**WORK TO BE COMPLETED:**
All of the data must be output exactly, with every picture left out.

**GIVEN MATERIAL:**
—————

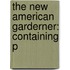 The New American Garderner: Containing P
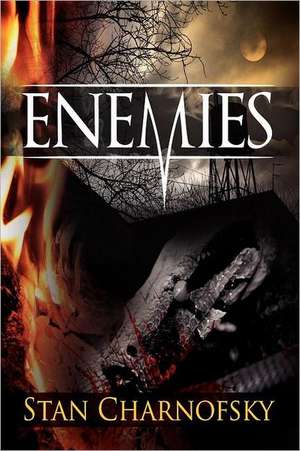 Enemies de Stan Charnofsky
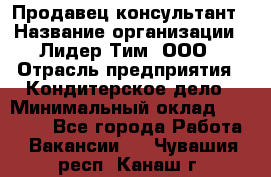 Продавец-консультант › Название организации ­ Лидер Тим, ООО › Отрасль предприятия ­ Кондитерское дело › Минимальный оклад ­ 26 000 - Все города Работа » Вакансии   . Чувашия респ.,Канаш г.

—————

**ANSWER AREA:**
 The New American Garderner: Containing P
 Enemies de Stan Charnofsky
 Продавец-консультант › Название организации ­ Лидер Тим, ООО › Отрасль предприятия ­ Кондитерское дело › Минимальный оклад ­ 26 000 - Все города Работа » Вакансии   . Чувашия респ.,Канаш г.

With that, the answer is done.